Your family is like mine, I presume. I assume for fear of not having enough sweet potatoes to make sweet potato casserole, sweet potato pie, sweet potato cinnamon rolls for Thanksgiving, you bought out the whole store’s worth of sweet potatoes. Maybe even a few yams, you rebel, you.
If like us, you came to your senses and it dawned on you there is such thing as too many sweet potato side dishes and desserts. You now have a sweet potato colony on your counter. But never fear. Sweet potatoes are awesome in everything…soup, chili, dessert, breakfast scrambles. . . you will find a happy home for each individual root, starting with this hash.
When guests mingle after the holidays, this is the perfect breakfast to cook up in large quantities. It is easy, requires few ingredients that you probably already have around your house, and serves as a great post-pie cleanse.
You can also use leftover roasted veggies for this recipe (which will substantially lower length of cook time), eliminating any chopping. I assume your family cuts chopping corners whenever possible, as I assume your family is like mine.

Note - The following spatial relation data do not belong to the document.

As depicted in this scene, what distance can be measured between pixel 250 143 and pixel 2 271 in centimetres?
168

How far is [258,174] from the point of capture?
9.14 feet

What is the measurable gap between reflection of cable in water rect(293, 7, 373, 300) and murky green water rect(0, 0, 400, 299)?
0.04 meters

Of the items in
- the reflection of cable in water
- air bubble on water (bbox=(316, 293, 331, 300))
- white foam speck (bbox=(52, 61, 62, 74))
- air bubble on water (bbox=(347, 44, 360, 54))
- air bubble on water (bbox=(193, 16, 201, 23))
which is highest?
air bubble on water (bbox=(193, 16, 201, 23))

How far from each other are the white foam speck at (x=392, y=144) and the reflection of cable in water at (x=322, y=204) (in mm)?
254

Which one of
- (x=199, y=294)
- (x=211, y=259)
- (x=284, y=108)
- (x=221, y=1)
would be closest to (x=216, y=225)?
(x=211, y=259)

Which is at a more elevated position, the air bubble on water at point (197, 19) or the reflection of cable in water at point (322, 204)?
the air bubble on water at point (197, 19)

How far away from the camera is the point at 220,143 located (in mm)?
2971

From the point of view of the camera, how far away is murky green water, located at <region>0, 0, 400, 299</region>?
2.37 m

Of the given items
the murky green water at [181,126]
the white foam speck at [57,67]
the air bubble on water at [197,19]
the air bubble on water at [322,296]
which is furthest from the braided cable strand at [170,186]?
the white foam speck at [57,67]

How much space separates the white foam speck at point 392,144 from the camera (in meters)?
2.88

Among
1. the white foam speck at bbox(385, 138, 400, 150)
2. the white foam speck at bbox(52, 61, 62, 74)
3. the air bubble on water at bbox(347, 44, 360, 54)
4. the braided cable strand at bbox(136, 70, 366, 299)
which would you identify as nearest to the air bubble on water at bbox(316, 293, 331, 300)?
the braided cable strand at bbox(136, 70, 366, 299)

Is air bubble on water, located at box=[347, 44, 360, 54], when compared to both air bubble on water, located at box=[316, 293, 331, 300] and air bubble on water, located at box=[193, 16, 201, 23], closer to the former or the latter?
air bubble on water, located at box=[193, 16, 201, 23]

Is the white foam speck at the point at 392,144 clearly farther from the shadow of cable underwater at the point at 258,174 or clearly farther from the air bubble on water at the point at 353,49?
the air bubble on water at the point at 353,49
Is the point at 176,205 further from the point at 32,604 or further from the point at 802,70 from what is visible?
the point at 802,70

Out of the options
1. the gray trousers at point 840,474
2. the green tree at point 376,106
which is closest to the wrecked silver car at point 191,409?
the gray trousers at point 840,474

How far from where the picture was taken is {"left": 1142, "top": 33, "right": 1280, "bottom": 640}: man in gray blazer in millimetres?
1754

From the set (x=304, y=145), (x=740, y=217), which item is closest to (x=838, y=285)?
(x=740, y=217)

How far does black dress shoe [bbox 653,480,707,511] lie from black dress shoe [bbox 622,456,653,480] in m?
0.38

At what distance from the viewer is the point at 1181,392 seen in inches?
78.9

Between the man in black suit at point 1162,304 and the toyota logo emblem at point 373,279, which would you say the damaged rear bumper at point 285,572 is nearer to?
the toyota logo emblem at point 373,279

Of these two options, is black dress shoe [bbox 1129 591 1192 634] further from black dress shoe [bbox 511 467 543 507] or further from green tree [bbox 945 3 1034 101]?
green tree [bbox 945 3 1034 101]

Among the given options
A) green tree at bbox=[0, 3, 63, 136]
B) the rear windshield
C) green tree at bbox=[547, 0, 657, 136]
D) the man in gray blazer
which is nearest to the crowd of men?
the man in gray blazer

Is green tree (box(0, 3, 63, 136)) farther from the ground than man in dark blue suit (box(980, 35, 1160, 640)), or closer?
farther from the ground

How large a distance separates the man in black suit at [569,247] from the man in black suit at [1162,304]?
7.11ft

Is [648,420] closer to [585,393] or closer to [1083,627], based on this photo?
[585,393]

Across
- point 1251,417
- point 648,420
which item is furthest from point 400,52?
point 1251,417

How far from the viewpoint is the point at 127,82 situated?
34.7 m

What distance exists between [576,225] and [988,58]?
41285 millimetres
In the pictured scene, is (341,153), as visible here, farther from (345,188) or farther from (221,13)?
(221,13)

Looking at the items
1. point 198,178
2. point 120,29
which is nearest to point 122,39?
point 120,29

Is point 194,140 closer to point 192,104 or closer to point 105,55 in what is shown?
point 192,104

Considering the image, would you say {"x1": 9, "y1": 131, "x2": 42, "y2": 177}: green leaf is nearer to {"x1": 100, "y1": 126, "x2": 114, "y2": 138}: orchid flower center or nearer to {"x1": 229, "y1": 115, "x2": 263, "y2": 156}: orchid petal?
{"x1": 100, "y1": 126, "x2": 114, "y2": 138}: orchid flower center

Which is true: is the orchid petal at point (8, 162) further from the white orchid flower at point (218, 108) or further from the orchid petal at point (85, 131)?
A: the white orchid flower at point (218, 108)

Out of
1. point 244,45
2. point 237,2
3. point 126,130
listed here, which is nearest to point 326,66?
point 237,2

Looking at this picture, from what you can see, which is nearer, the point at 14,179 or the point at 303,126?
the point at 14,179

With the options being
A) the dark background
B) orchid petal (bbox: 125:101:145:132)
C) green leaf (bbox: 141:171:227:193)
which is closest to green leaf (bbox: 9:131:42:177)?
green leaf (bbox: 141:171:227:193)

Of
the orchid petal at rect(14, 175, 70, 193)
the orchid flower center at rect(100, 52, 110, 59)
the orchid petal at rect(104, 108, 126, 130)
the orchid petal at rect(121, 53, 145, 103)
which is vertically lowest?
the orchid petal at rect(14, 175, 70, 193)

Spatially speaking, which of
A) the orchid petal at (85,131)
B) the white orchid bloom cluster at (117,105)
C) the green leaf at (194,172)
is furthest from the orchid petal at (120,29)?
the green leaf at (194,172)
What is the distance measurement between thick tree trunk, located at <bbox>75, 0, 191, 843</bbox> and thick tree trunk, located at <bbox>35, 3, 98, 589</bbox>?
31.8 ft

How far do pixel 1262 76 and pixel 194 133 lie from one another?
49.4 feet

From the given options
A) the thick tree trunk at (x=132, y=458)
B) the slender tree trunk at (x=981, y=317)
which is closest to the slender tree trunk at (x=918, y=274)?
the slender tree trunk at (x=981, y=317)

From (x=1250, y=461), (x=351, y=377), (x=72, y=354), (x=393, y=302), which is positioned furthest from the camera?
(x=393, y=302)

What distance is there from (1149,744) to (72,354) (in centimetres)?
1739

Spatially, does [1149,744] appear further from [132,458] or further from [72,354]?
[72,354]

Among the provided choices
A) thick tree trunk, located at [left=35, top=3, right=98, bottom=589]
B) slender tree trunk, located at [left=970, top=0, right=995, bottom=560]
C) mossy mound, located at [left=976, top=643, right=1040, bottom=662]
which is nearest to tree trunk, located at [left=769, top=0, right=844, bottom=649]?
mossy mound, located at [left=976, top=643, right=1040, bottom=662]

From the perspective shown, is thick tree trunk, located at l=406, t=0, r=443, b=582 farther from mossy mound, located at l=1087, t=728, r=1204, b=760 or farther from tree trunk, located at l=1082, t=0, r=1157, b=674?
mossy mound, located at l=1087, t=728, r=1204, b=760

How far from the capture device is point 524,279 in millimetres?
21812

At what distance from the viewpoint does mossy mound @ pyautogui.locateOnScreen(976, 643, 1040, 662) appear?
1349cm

Note to you: If it’s leftover, it can and should be made into a scramble or hash. Amen.
Scramble or fry up a few eggs, butter some toast with delicious jam or cranberry sauce, and you’re using up leftovers without feeling like you have consumed the same exact food five meals in a row. It’s magical and it’s a hash you’ll hold on to.
Sweet Potato & Chard Hash
- 2 tablespoons grapeseed or olive oil
- 5 cups sweet potato chopped into ½” peices, about 1-1/2 sweet potatoes/yams
- 1 large yellow onion diced
- 3 strips thick cut bacon sliced (or chopped leftover ham)
- 3 gloves garlic minced
- Salt to taste
- 3 cups rainbow chard leaves chopped
- In a large cast iron skillet, heat the oil to medium and sauté the sweet potato and onion about 8 to 10 minutes until very fragrant and beginning to soften.
- Add the bacon and garlic and continue to sauté another 10 minutes, stirring occasionally.
- If the potatoes are still hard, heat the oven to 350 degrees and place cast iron skillet in the oven for 10 minutes. This allows the veggies to continue to cook and also form a nice crisp.
- Remove the cast iron skillet from the oven and add the chopped chard. Allow the chard to steam on top about 30 seconds then stir to incorporate and continue cooking just until wilted, about another 30 seconds. Serve with eggs, toast and other breakfast yumminess.